[Extrait fourni]
○ ○ ○ ○

L'esprit d'un temps est bien volatile et il n'est pas donné à n'importe quel roman de sembler figé dans l'éternité de sa perfection. Voilà à peu près les termes de ma réflexion après avoir refermé
les Caves du Vatican car le style délicieusement suranné de cet ouvrage a déteint sur ma plume et mes pensées caméléones capables, filles de peu de constance, de prendre sans y toucher l'apparence et la pompe des dernières phrases où j'ai été trainée au point que j'en vienne à formuler de telles sentences. Bigre, ce que peut la littérature tout de même !
Mais laissons là les fausses mines d'un style protéen et revenons, non pas à nos moutons, nous ne sommes pas dans
la Symphonie pastorale ni dans
Paludes, mais à nos Caves du Vatican, sous-titrées « sotie », soit une farce médiévale donnée par des acteurs en costume de bouffon. Notre petite bande de joyeux lecteurs qui avait initié cette lecture commune se voyait déjà, en vertu d'un tel programme, poursuivant peut-être un abbé égrillard, chasser sous les voutes pontificales le millésime rare et la dives bouteille. Sur ce point, nous aurons été cueillis à froid par une narration ayant beaucoup de l'hermétique et pas grand-chose d'immédiatement plaisant. Ce n'est assurément pas une oeuvre qui se livre aisément aujourd'hui et avant d'en goûter le sel, il faut faire l'effort de se remémorer toute une époque.

○ ○ ○ ○

[Données présentées]
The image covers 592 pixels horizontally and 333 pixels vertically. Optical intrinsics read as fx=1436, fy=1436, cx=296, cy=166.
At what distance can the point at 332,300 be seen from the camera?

○ ○ ○ ○

[Consigne écrite 1] Recopiez à l'identique le passage de l'extrait sur les Caves du Vatican qui commence par les mots « L'esprit d'un temps » et se termine par « tout de même ! ».
[Consigne écrite 2]
Répondez brièvement à ces questions sur l'extrait consacré aux Caves du Vatican.
(a) Quel sous-titre porte l'ouvrage ?
(b) Qui avait lancé cette lecture commune ?
(c) Quels deux autres ouvrages sont nommés dans la phrase sur les moutons ?
[Consigne écrite 3] Rédigez la suite de l'extrait sur les Caves du Vatican après sa dernière phrase.

[Corrigé proposé 1]
L'esprit d'un temps est bien volatile et il n'est pas donné à n'importe quel roman de sembler figé dans l'éternité de sa perfection. Voilà à peu près les termes de ma réflexion après avoir refermé
les Caves du Vatican car le style délicieusement suranné de cet ouvrage a déteint sur ma plume et mes pensées caméléones capables, filles de peu de constance, de prendre sans y toucher l'apparence et la pompe des dernières phrases où j'ai été trainée au point que j'en vienne à formuler de telles sentences. Bigre, ce que peut la littérature tout de même !

[Corrigé proposé 2]
(a) « sotie »
(b) Une petite bande de joyeux lecteurs
(c) La Symphonie pastorale et Paludes

[Corrigé proposé 3]
Les historiens ont coutume de faire débuter le 20e siècle avec la Première guerre mondiale. A ce compte,
Les Caves du Vatican, publiées en 1914, est bien de son siècle, le 19e. de cette époque où latin et grec dominent les enseignements, les forts en thème le haut des classements et où la séparation de l'Eglise et de l'Etat brûle d'une actualité scandaleuse dont on a peine à se représenter les enjeux aujourd'hui. Il faut se figurer une fine-fleur française qui ne pouvait être qu'aristocratique, rentière, souvent de province et naturellement catholique. Ce que pouvaient les contre-pouvoir d'une industrialisation en marche, d'une laïcisation de la vie publique n'était visible que dans la lutte qu'ils opposaient à la suprématie morale et financière d'une élite vieille France d'autant plus réactionnaire qu'elle était chahutée.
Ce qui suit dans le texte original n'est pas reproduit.